Private sector on-board

The private sector has also resurrected its proposal for consideration of comprehensive, rather than ad hoc, tax reform. While the Golding administration appears to be formally supportive, and despite last year's announcement of a freeze, the matter of import-duty waivers has again been in the news. At the same time, we await news of efforts to study the extensive system of legislated tax incentives which, with waivers, remit revenue that is a substantial percentage of revenue actually collected. Given the complexity of comprehensive tax reform, its implication for interest groups, the imperative for political will and the fact that we have not yet started, it is not inconceivable that we should take the next year merely to study the matter.again.

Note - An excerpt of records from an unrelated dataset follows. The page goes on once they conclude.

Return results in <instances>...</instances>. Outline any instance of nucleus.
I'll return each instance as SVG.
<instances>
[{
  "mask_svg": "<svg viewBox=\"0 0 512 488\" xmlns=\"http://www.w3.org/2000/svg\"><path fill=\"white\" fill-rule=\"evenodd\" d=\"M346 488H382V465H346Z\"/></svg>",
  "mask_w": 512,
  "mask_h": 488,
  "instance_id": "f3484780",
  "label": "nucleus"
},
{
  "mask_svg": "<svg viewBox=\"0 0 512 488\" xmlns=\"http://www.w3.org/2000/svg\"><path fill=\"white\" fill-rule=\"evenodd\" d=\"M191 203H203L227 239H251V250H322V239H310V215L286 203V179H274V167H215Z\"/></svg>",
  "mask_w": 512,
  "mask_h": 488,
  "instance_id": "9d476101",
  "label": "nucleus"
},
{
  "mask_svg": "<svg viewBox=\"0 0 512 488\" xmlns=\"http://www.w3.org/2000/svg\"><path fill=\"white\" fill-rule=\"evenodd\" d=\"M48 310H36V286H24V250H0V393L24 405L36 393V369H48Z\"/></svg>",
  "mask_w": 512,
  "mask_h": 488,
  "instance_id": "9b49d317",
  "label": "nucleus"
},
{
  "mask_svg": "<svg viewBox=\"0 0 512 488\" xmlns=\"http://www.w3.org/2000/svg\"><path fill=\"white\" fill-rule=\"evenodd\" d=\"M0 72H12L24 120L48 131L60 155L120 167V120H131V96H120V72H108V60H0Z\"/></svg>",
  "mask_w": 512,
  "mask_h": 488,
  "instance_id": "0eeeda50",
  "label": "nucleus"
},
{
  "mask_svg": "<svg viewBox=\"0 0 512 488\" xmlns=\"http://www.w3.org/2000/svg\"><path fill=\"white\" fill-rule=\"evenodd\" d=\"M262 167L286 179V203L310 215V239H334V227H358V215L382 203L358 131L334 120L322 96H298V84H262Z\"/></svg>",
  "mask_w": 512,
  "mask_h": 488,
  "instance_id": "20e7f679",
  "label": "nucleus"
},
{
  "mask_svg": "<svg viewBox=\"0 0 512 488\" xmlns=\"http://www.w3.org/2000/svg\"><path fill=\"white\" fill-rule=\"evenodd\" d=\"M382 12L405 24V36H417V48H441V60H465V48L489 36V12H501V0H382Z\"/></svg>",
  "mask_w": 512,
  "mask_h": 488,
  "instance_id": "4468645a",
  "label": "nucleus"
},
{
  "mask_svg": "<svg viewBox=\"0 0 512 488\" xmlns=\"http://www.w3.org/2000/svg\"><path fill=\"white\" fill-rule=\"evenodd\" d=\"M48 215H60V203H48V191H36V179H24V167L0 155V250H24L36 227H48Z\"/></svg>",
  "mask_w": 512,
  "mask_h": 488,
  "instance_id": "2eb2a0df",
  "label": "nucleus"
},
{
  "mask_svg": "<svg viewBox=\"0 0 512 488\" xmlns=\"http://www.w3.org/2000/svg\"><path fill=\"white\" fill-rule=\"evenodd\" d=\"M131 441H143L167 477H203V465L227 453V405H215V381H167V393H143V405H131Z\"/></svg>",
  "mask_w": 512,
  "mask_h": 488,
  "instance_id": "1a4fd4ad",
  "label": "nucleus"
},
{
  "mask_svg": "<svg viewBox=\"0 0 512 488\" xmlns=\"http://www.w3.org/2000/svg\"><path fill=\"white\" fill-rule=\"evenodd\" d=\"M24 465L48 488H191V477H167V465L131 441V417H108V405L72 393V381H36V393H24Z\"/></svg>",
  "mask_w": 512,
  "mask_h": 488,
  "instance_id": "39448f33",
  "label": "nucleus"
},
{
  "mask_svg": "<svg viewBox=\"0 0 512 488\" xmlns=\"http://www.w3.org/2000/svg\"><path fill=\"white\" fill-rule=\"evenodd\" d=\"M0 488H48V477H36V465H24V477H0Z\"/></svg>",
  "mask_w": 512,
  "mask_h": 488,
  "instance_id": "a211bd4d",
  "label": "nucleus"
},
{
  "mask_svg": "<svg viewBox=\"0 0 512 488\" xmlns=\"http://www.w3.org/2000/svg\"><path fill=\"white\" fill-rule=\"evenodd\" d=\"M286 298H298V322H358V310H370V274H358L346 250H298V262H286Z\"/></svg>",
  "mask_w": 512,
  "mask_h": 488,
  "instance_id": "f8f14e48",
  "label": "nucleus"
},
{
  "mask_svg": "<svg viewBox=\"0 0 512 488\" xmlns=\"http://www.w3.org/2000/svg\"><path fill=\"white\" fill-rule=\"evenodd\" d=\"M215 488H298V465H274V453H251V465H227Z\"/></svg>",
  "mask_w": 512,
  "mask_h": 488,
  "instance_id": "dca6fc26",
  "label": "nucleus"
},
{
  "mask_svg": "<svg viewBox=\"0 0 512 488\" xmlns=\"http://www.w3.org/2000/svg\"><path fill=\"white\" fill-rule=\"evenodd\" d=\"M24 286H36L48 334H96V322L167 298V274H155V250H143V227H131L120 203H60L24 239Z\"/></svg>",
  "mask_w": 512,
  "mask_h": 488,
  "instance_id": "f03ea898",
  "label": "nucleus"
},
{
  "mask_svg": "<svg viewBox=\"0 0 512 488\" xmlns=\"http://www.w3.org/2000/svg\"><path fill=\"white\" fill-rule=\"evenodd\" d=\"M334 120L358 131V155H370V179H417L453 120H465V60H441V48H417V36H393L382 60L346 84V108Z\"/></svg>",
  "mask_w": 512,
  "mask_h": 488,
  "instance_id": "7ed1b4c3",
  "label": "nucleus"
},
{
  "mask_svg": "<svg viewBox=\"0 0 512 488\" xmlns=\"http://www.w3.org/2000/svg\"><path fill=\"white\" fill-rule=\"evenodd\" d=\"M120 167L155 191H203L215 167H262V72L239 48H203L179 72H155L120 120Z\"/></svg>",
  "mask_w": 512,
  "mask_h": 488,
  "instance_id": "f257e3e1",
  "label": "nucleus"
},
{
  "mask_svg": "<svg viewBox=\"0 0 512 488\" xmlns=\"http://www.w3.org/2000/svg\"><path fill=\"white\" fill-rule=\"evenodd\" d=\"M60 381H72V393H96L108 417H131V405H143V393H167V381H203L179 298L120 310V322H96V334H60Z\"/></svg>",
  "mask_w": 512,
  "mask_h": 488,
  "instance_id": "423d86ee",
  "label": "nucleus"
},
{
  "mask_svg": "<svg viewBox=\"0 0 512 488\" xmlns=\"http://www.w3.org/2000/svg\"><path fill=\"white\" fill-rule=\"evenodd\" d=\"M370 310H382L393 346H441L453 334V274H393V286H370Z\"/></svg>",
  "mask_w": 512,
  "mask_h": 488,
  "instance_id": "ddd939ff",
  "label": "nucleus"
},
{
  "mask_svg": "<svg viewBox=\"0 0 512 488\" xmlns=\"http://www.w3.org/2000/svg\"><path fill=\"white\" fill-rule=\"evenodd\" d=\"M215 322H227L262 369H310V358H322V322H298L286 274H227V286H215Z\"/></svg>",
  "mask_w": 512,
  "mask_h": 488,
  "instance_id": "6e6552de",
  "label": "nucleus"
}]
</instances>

In consideration of all of the above, there is a serious concern that we may have yet another unfinished Budget. Revenue may depend on tax-administration reform that is not yet in place. If expenditure is understated by 'off-budget' means, it does not avoid debt. If recurrent expenditure is understated, the capital expenditure in the Budget is threatened. We are entering the budget year with several important institutional reforms that are either not yet off the ground or are still in the air. The state of political dialogue and industrial relations is not healthy.

It is of utmost importance that these issues be resolved if the Budget is to assume its proper role as the definitive and authoritative guide to the management of public finances rather than something we debate, disagree on, and then forget.